DEV Community

Wojtek Pluta for Oracle Developers

Posted on with Nacho Martinez • Edited on • Originally published at blogs.oracle.com

Agent Reasoning: The Thinking Layer

Key Takeaways

  • Agent Reasoning is an open-source reasoning layer that adds planning, deduction, and self-correction to any Ollama-served LLM (e.g., gemma3, llama3), via plug-and-play Python or a proxy server.
  • Multiple proven reasoning strategies built-in (CoT, Self-Consistency, ToT, ReAct, Self-Reflection, Decomposition, Refinement) with a guided “start simple” path.
  • Practical tooling for teams: interactive CLI/TUI, Python API, and an Ollama-compatible gateway so existing apps gain reasoning without code changes.
  • Clear benchmark guidance: CoT delivers the best average accuracy; ToT shines for multi-step logic; ReAct leads when tools (search, calculator) matter.

Implementing Cognitive Problem-Solving in Open Source Models

From Nacho Martinez, Data Scientist Advocate at Oracle (and author of the A2A-based Multi-Agent RAG system) comes an open-source reasoning layer that can enable any open-source Large Language Model (LLM) such as gemma3 or llama3 to perform complex planning, logical deduction and self-correction.

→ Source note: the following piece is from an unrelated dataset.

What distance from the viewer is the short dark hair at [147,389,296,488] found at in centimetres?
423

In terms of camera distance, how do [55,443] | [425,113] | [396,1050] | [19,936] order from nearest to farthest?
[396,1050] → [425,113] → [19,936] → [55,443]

The layer wraps these models in a cognitive architecture built based on key research papers (CoT, ToT and ReAct).

We call this Agent Reasoning, and it is available open-source in this GitHub repository, alongside a Jupyter notebook.

Features of Agent Reasoning

  • Plug & Play: Use via Python Class or as a Network Proxy.
  • Model Agnostic: Works with any model served by Ollama.
  • Advanced Architectures:
    • Chain-of-Thought (CoT) & Self-Consistency: Implements Majority Voting (k samples) with temperature sampling.
    • Tree of Thoughts (ToT): BFS strategy with robust heuristic scoring and pruning.
    • ReAct (Reason + Act): Real-time tool usage (Web Search via scraping, Wikipedia API, Calculator) with fallback/mock capabilities. External grounding implemented.
    • Self-Reflection: Dynamic multi-turn Refinement Loop (Draft -> Critique -> Improve).
    • Decomposition & Least-to-Most: Planning and sub-task execution.
    • Refinement Loop: Score-based iterative improvement (Generator → Critic → Refiner) until quality threshold met.
    • Complex Refinement Pipeline: 5-stage optimization (Technical Accuracy → Structure → Depth → Examples → Polish).

    Interactive Jupyter Notebook

    We prepared an interactive Jupyter notebook to demonstrate the capabilities of agent reasoning.

    This is a comprehensive demo covering all reasoning strategies (CoT, ToT, ReAct, Self-Reflection) with benchmarks and comparisons.

    Architectures in Detail

    For most users, start with Chain-of-Thought (CoT) — it has the best average accuracy and lowest latency cost. Use Self-Consistency when correctness is critical and you can afford 3–5× more inference time. Avoid ToT for knowledge-retrieval tasks (it underperforms baseline on MMLU) and reserve it for multi-step planning or logic puzzles.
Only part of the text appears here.